Given text =>
At least now I don't have to worry about being a nanny
Time for the very last British grocery item I'll be trying (at least for now).
It's something called "Barley Water".
Have you ever seen Mary Poppins?
Y'know the part where the two kids are singing about what kind of nanny they want, and one of their criteria is that she shouldn't "smell like barley water"?
I never understood that.
I remember asking Mom what it meant, and she didn't know either. Her best guess was that it referred to some kind of alcoholic beverage, and the kids were saying they didn't want to smell booze on the nanny's breath.
This sort of made sense, until I saw an actual bottle of barley water in the British aisle of the supermarket.
According to this, it's made by boiling barley (like you would if you were making barley soup) and using the leftover cooking water as the base for the beverage.
Weird.
It tastes... strange. I involuntarily made a "yuk" face after I tasted it. Then I made another "yuk" face, except that one was totally voluntary.
I tried it diluted in water (as per the directions on the bottle), and also tried it diluted in Sprite.
Bleccchh.
My advice: Save the barley for soup, and throw out the cooking water.
.
11 comments:
You can dilute it any way ya wanna...castor oil tasted better!
Try a Kosher section next ( just lookin' at Gelfilte fish makes me wanna hurl! )
Heard of swamp water and toilet water but barley water? Hey, maybe they're all one in the same!
I'd say 'yuk' too! The only thing I'd do with that water is use it for making gravy. It must be an 'acquired' taste to drink it.
@Subby: Don't knock gefilte fish - yeah, it looks awful, but it isn't really that bad. It tastes better with red or white horseradish, too!
It's interesting how much growing up with things influences how you feel about them. I drank a lot of barley water when I was a kid, because I'm half British as you might recall, and I still like it now. Same thing for steak and kidney pie, which is pretty repulsive when you stop to think about it.

Exercises =>
1 – In the barley water post, why does the half-British commenter still like barley water? Answer in one to three sentences.
2 – Answer these questions about the barley water post:
(a) What two liquids did the writer dilute the barley water in?
(b) How is barley water made, according to the bottle?
(c) What would one commenter use the water for?
The material that comes next is separate from this blog post.

Data block =>
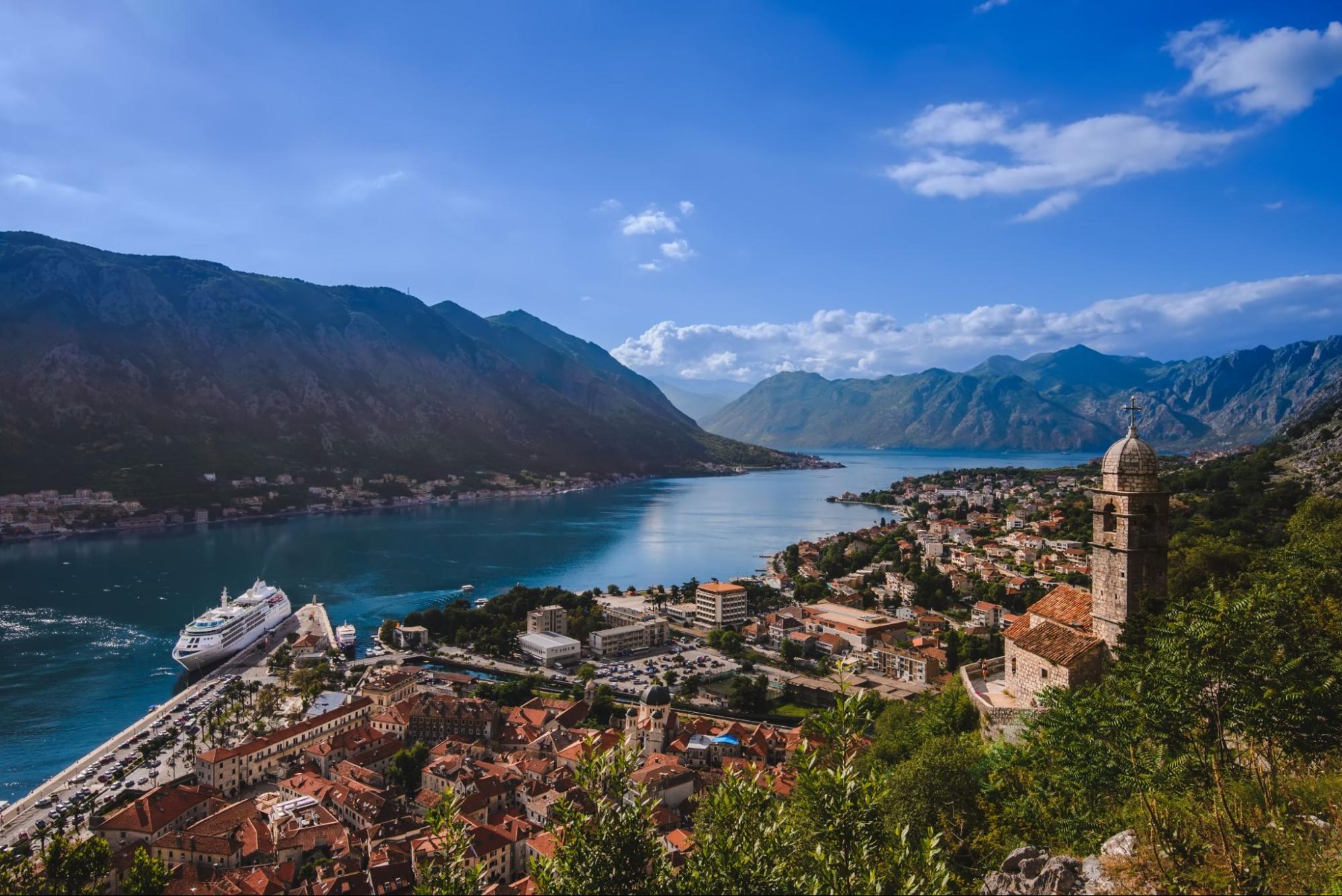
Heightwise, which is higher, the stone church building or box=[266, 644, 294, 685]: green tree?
the stone church building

Solved tasks =>
1 – That commenter drank a lot of barley water as a child, being half British, and notes that growing up with something shapes how you feel about it. The same holds for steak and kidney pie.

2 –
(a) Water, as the bottle's directions said, and Sprite.
(b) Barley is boiled, and the leftover cooking water becomes the base of the drink.
(c) Making gravy.